*Text excerpt*
Daily incremental sync

Pull yesterday’s new transactions into your warehouse. Anchor on the effective_at date range, paginate with cursor/limit, dedupe on transaction_id in your warehouse rather than tracking a high-water mark on the API side. Re-running the same window is safe — the API returns the same transaction IDs.
# Replace YESTERDAY with yesterday's date in UTC (e.g. 2026-05-27)
curl -H "Authorization: Bearer mk_your_key_here" \
  "https://api.montereyfinancial.app/transactions?from=YESTERDAY&to=YESTERDAY&limit=500"

# Then paginate by passing back next_cursor:
curl -H "Authorization: Bearer mk_your_key_here" \
  "https://api.montereyfinancial.app/transactions?from=YESTERDAY&to=YESTERDAY&limit=500&cursor=NEXT_CURSOR_VALUE"

Reconcile a payment to your books

This is the most concrete use of external_contract_number. Two directions: You see a payment in Monterey, want to find the matching record in your system. Fetch the account by ID, read external_contract_number, look up in your DB. You have a contract number in your system, want all Monterey transactions for it. List accounts filtered by your contract number (via list-and-filter, since there’s no ?external_contract_number= query parameter today), then list transactions per matching account.
# Direction 1: MFS payment → your contract number
# Given a transaction with account_id="01J..."
curl -H "Authorization: Bearer mk_your_key_here" \
  "https://api.montereyfinancial.app/accounts/01J..."
# → response includes external_contract_number; look that up in your DB

# Direction 2: your contract number → all MFS transactions for it
# First find the account (no direct filter; scan accounts list)
curl -H "Authorization: Bearer mk_your_key_here" \
  "https://api.montereyfinancial.app/accounts?limit=500"
# Filter locally for the account whose external_contract_number matches yours.
# Then list its transactions:
curl -H "Authorization: Bearer mk_your_key_here" \
  "https://api.montereyfinancial.app/accounts/01J.../transactions?limit=500"

Drill from organization → account → transaction

The resource-composition pattern. Useful for customer service tools and “everything about this customer” views. Three hops: pick an organization, list its accounts, then list a specific account’s transactions. For org-wide aggregates (total payments this month across all accounts), the Reports family is usually a better fit than walking the resource tree — the server-side aggregation is cheaper than fetching every row.
# 1. Get the organization (if you only have its id from a list response)
curl -H "Authorization: Bearer mk_your_key_here" \
  "https://api.montereyfinancial.app/organizations/01K..."

# 2. List all accounts in that organization
curl -H "Authorization: Bearer mk_your_key_here" \
  "https://api.montereyfinancial.app/accounts?organization_id=01K...&limit=500"

# 3. List transactions for one specific account
curl -H "Authorization: Bearer mk_your_key_here" \
  "https://api.montereyfinancial.app/accounts/01J.../transactions?limit=500"

Backfill historical data at scale

Walk a multi-year date range in monthly chunks. The pagination pattern is identical to the daily sync — just scaled up. Three operational notes:
  • Chunk by month, not year. Keeps individual jobs short enough to retry without losing too much state.

*Data provided*
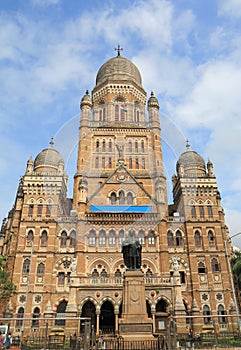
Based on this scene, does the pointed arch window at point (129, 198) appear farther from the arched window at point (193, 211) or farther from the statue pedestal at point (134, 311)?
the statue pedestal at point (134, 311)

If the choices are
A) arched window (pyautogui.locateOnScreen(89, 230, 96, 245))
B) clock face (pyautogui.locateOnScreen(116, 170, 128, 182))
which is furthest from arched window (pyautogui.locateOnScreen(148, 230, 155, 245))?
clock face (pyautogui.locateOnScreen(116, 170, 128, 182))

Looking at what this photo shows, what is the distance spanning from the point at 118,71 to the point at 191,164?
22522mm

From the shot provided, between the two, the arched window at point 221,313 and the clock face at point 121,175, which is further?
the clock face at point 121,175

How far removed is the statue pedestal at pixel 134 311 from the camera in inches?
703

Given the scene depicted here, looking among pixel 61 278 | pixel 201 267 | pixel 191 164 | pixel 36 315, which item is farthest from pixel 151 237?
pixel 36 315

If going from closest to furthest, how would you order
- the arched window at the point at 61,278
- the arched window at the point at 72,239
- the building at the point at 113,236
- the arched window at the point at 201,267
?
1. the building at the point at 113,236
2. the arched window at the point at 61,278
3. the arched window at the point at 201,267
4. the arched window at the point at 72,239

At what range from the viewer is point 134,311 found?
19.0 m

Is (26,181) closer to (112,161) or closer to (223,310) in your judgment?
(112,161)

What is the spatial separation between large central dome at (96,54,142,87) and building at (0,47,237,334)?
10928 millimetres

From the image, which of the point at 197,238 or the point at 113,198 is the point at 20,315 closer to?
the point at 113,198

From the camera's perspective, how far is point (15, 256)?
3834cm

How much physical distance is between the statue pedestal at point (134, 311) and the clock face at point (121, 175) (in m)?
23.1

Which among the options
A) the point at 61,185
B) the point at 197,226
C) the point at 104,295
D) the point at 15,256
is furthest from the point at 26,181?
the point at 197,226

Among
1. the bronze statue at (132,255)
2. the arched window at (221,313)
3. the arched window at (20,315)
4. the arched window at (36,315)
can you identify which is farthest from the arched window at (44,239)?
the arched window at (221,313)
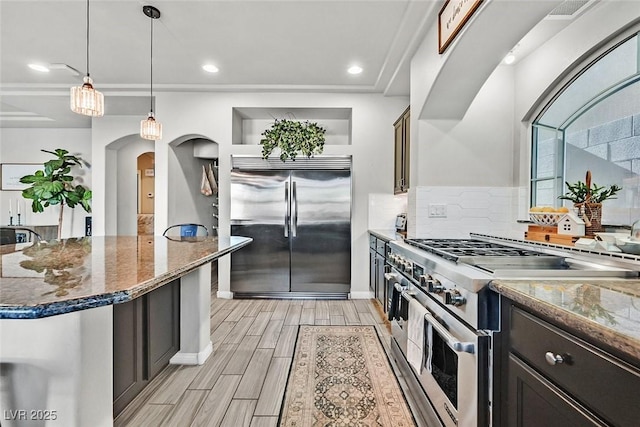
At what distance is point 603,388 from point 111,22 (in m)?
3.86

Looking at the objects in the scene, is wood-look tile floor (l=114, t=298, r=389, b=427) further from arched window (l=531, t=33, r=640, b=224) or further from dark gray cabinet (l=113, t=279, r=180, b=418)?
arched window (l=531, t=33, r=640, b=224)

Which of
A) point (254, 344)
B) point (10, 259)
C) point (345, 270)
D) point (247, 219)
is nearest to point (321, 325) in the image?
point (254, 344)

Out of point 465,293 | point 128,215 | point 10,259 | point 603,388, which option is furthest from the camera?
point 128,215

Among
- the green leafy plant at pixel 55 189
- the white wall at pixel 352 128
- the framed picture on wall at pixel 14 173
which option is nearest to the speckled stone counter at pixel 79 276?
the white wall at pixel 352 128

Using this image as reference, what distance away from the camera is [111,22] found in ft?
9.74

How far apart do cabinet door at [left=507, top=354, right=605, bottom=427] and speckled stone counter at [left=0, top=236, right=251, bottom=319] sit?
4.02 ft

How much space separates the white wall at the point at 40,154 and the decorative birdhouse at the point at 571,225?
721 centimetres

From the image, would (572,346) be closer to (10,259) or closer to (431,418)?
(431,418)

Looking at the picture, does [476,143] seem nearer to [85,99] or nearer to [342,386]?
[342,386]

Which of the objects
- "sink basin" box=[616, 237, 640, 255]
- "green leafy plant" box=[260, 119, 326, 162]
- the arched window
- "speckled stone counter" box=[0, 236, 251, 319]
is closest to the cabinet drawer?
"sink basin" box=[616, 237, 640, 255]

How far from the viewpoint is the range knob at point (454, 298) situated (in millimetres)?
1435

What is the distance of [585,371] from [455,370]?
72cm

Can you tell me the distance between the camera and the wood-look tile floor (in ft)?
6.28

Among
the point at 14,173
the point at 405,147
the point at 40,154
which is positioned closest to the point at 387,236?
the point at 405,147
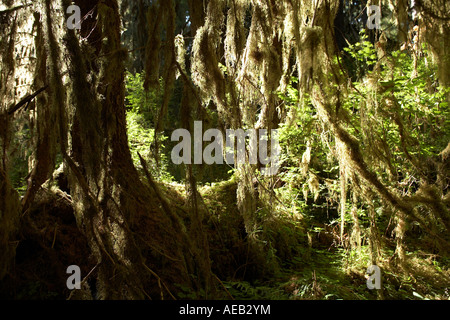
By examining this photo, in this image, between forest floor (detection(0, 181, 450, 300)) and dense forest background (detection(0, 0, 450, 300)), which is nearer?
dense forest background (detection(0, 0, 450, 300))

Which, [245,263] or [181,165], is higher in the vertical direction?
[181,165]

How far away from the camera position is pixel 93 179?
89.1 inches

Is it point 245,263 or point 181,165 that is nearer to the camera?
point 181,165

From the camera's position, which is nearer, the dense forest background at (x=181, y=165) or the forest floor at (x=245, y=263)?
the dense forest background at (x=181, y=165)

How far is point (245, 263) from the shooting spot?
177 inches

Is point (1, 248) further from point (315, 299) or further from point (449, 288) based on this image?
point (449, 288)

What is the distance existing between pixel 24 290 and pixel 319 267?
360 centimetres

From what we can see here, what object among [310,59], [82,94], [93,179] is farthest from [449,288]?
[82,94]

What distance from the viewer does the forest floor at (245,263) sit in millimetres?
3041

--

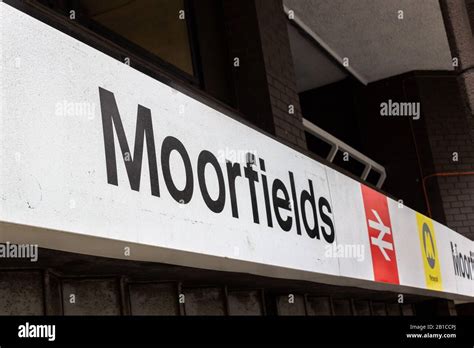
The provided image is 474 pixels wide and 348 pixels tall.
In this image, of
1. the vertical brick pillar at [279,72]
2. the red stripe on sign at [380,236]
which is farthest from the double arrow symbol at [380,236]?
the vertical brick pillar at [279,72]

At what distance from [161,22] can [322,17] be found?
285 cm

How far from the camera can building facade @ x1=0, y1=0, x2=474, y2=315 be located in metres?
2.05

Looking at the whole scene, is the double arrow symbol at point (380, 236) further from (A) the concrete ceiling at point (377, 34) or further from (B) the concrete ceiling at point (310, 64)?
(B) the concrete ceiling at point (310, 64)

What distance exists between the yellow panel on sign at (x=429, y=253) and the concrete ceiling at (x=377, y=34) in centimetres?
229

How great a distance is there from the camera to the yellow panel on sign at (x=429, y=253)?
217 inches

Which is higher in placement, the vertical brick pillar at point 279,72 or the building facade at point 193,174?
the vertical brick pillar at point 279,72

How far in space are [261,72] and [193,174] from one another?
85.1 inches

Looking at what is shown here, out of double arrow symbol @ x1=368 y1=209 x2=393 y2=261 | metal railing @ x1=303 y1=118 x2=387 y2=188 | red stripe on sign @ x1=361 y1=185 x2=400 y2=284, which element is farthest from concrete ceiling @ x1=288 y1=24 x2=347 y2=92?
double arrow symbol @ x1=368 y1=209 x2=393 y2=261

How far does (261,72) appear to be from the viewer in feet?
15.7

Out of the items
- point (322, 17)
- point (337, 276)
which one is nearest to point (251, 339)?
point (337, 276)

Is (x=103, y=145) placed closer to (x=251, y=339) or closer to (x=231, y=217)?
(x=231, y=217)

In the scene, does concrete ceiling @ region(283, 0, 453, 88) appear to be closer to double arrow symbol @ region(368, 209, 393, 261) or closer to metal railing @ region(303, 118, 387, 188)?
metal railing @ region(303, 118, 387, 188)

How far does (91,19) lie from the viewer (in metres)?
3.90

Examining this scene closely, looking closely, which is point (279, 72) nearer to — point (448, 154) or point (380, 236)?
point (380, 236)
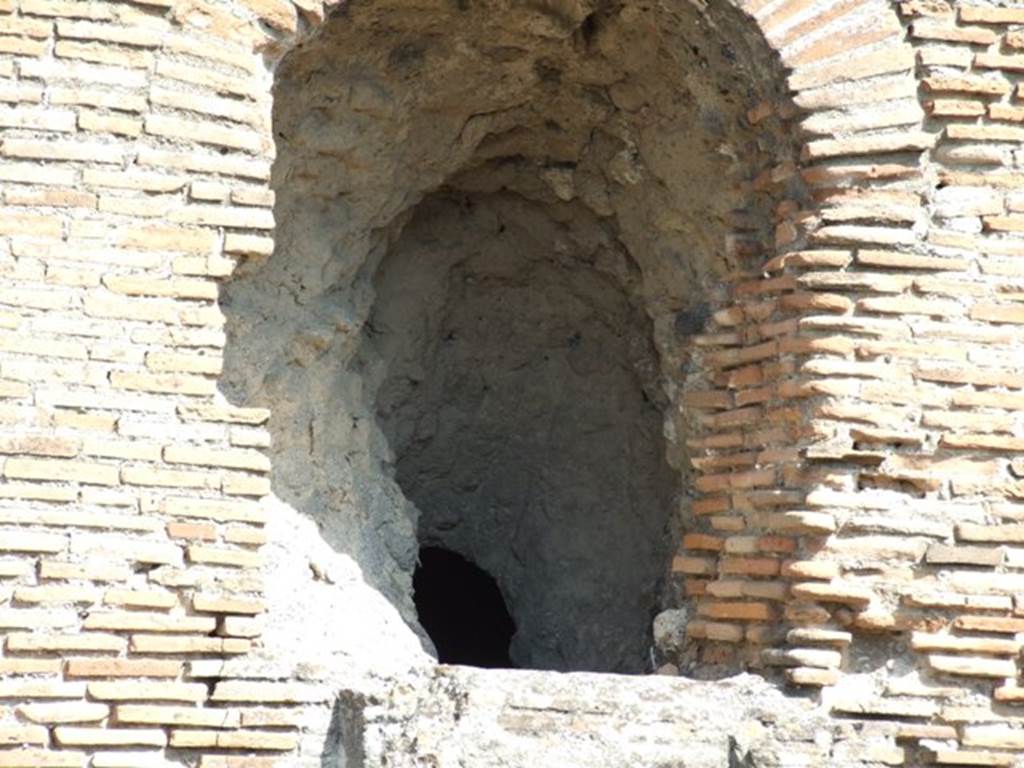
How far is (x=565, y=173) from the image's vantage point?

--

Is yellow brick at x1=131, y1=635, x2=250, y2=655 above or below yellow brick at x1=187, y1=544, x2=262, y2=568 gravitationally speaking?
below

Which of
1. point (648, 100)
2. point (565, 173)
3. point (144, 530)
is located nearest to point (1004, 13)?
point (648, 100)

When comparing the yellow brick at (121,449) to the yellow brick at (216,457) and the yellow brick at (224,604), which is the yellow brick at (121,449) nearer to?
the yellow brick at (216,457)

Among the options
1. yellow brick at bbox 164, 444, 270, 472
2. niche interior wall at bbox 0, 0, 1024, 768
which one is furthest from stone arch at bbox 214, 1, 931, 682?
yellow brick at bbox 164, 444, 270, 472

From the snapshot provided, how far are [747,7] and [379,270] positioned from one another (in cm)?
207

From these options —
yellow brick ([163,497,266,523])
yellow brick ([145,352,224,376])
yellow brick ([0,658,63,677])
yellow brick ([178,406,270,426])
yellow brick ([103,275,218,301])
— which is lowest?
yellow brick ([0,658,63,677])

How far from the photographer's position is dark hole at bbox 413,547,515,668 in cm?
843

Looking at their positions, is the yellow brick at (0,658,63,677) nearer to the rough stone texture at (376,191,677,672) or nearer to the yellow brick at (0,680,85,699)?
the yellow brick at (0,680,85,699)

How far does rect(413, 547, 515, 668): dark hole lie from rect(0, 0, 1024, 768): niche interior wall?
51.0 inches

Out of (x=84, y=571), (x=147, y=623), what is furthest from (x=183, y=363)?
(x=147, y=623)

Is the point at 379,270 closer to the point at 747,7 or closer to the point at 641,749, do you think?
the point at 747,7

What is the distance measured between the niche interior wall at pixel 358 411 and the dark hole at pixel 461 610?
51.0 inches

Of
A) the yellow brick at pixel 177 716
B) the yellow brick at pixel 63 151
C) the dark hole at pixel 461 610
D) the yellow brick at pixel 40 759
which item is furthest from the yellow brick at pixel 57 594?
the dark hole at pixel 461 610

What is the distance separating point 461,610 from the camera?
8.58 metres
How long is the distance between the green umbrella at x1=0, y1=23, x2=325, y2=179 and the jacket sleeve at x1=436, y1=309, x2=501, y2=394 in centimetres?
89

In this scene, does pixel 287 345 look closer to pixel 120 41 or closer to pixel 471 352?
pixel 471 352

*The tasks*
A – In the API guide, which field should the daily incremental sync dedupe on in the warehouse?
B – Print the passage of the API guide starting at "# Filter locally" and ending at "a list response)".
C – Proceed with the API guide from the point at which it stops.

*Outputs*
A – transaction_id

B –
# Filter locally for the account whose external_contract_number matches yours.
# Then list its transactions:
curl -H "Authorization: Bearer mk_your_key_here" \
  "https://api.montereyfinancial.app/accounts/01J.../transactions?limit=500"

Drill from organization → account → transaction

The resource-composition pattern. Useful for customer service tools and “everything about this customer” views. Three hops: pick an organization, list its accounts, then list a specific account’s transactions. For org-wide aggregates (total payments this month across all accounts), the Reports family is usually a better fit than walking the resource tree — the server-side aggregation is cheaper than fetching every row.
# 1. Get the organization (if you only have its id from a list response)

C –
  • Save next_cursor between chunks. A multi-hour backfill that crashes shouldn’t restart from scratch — store the cursor in your job state and resume.
  • Respect the limit ceiling. The maximum limit is 1000; passing higher returns 422 (see Conventions).
# Pull one month at a time. Loop in shell or in your job runner.
for month in 2024-01 2024-02 2024-03; do
  from="${month}-01"
  to=$(date -d "${from} +1 month -1 day" +%F)
  cursor=""
  while :; do
    url="https://api.montereyfinancial.app/transactions?from=${from}&to=${to}&limit=500${cursor:+&cursor=$cursor}"
    resp=$(curl -s -H "Authorization: Bearer mk_your_key_here" "$url")
    echo "$resp" | jq -c '.rows[]' >> backfill.jsonl
    cursor=$(echo "$resp" | jq -r '.page.next_cursor // empty')
    [ -z "$cursor" ] && break
  done
done

Choosing reports vs resource endpoints

The Reporting API surface has two answer shapes — pre-shaped Reports and composable resource endpoints. They cover the same underlying data; the right choice depends on the shape of your question.
Your questionUse
”Give me all NSF returns in March.”GET /reports/nsfr
”What payments came in yesterday?”GET /reports/crr or GET /transactions
”What’s account 01J… worth right now?”GET /accounts/{id}
”Who is the primary borrower on account 01J…?”GET /accounts/{id} (includes primary_borrower_party_id)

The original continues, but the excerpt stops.